# AIM OF THE EXERCISE
Switch every "white saree" in the rows below to "white sari" and write them out again with nothing else changed. Leave the pictures out.

# DATA RECORDS
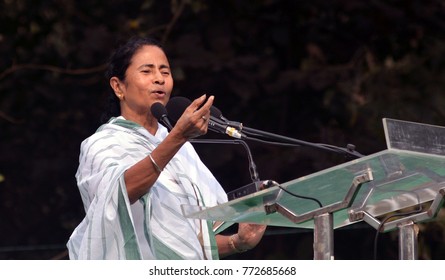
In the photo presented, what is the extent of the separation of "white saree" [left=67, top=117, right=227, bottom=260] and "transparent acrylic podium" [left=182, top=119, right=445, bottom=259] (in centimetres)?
24

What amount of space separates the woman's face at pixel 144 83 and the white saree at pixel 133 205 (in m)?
0.07

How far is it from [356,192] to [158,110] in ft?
2.56

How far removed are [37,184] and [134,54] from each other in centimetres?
378

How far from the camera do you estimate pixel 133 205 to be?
3660mm

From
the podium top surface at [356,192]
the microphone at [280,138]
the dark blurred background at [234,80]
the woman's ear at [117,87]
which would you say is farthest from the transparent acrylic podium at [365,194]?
the dark blurred background at [234,80]

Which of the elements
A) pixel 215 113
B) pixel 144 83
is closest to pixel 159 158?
pixel 215 113

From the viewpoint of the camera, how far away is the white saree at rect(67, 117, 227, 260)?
3561mm

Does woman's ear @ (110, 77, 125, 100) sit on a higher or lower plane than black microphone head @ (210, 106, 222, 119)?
higher

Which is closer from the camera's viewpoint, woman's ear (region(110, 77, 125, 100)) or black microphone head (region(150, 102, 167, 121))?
black microphone head (region(150, 102, 167, 121))

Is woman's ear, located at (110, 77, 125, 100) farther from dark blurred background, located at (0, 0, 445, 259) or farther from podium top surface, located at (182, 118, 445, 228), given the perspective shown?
dark blurred background, located at (0, 0, 445, 259)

# FINISHED ANSWER
In the photo presented, what is the extent of the separation of "white sari" [left=67, top=117, right=227, bottom=260] and "transparent acrylic podium" [left=182, top=119, right=445, bottom=259] (in centimetres)?
24

What amount of space separates the woman's face at pixel 144 83 and the white sari at pixel 133 205 (in m)?
0.07

How far is it from [356,192] to [158,110] in ft?
2.56

How far removed are [37,184] and [134,54] from each other in centimetres?
378

How far from the camera do you estimate pixel 133 205 to be?
3660mm

From
the podium top surface at [356,192]
the microphone at [280,138]
the dark blurred background at [234,80]
the woman's ear at [117,87]
which would you say is farthest from the transparent acrylic podium at [365,194]?
the dark blurred background at [234,80]

Which of the elements
A) pixel 215 113
B) pixel 144 83
is closest to pixel 159 158?
pixel 215 113

From the viewpoint of the camera, how far away is the white sari at rect(67, 117, 227, 260)?
3561mm

Does woman's ear @ (110, 77, 125, 100) sit on a higher or lower plane than black microphone head @ (210, 106, 222, 119)?
higher

Which is closer from the camera's viewpoint, woman's ear (region(110, 77, 125, 100)) or black microphone head (region(150, 102, 167, 121))?
black microphone head (region(150, 102, 167, 121))

Is woman's ear, located at (110, 77, 125, 100) farther from dark blurred background, located at (0, 0, 445, 259) or farther from podium top surface, located at (182, 118, 445, 228), given the perspective shown?
dark blurred background, located at (0, 0, 445, 259)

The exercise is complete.